• Patients with MASH/NASH treated with Rezdiffra experienced clinically meaningful and statistically significant improvements in emotional well-being and health distress
• Study results underscore the positive tolerability profile of Rezdiffra

CONSHOHOCKEN, Pa., Sept. 30, 2024 (GLOBE NEWSWIRE) -- Madrigal Pharmaceuticals, Inc. (NASDAQ:MDGL), a biopharmaceutical company focused on delivering novel therapeutics for nonalcoholic steatohepatitis (NASH)/metabolic dysfunction-associated steatohepatitis (MASH), today announced the publication of positive patient-reported outcomes data demonstrating Rezdiffra (resmetirom) improved health-related quality of life (HRQL) in patients with NASH with moderate to advanced fibrosis. The results were published in the journal Hepatology.

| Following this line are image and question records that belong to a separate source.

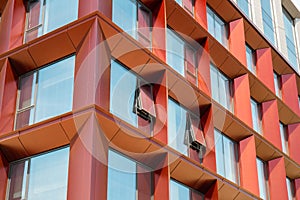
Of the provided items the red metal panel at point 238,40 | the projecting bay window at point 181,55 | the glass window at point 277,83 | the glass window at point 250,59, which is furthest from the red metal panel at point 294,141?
the projecting bay window at point 181,55

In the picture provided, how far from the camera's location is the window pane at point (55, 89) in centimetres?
1762

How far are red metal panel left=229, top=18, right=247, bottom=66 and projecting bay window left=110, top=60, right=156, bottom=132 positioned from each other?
818 centimetres

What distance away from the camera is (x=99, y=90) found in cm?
1661

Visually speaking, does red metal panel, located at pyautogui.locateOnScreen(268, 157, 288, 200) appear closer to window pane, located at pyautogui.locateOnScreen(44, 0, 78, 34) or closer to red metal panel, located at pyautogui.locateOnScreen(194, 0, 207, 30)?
red metal panel, located at pyautogui.locateOnScreen(194, 0, 207, 30)

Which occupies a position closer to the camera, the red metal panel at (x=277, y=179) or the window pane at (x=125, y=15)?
the window pane at (x=125, y=15)

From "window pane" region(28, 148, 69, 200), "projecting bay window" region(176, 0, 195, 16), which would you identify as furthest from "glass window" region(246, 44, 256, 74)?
"window pane" region(28, 148, 69, 200)

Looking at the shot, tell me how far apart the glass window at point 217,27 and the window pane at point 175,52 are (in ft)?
10.9

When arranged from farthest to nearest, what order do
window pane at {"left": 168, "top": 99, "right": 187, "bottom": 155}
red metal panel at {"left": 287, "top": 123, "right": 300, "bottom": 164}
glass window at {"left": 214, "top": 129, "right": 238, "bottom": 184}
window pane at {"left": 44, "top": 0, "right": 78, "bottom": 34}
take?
red metal panel at {"left": 287, "top": 123, "right": 300, "bottom": 164} → glass window at {"left": 214, "top": 129, "right": 238, "bottom": 184} → window pane at {"left": 168, "top": 99, "right": 187, "bottom": 155} → window pane at {"left": 44, "top": 0, "right": 78, "bottom": 34}

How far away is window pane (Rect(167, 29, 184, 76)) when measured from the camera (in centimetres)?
2177

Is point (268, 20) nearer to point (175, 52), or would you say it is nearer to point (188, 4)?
point (188, 4)

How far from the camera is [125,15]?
19.8 m

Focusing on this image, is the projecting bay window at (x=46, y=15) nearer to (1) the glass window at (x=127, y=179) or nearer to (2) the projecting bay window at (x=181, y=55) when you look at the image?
(2) the projecting bay window at (x=181, y=55)

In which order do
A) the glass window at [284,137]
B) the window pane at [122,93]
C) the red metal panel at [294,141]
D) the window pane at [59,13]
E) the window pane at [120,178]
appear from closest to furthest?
the window pane at [120,178], the window pane at [122,93], the window pane at [59,13], the red metal panel at [294,141], the glass window at [284,137]

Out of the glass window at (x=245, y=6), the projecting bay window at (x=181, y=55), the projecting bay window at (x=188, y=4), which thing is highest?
the glass window at (x=245, y=6)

Rezdiffra is a once-daily, oral, liver-directed thyroid hormone receptor (THR)-β agonist designed to target key underlying causes of NASH. It is the first FDA-approved medication for the treatment of NASH. In the pivotal Phase 3 MAESTRO-NASH biopsy trial, Rezdiffra achieved both fibrosis improvement and NASH resolution primary endpoints, and 80% of patients treated with Rezdiffra 100 mg experienced improvement or stabilization of fibrosis. Rezdiffra is indicated in conjunction with diet and exercise for the treatment of adults with noncirrhotic NASH with moderate to advanced liver fibrosis (consistent with stages F2 to F3 fibrosis). Continued approval for this indication may be contingent upon verification and description of clinical benefit in ongoing confirmatory trials.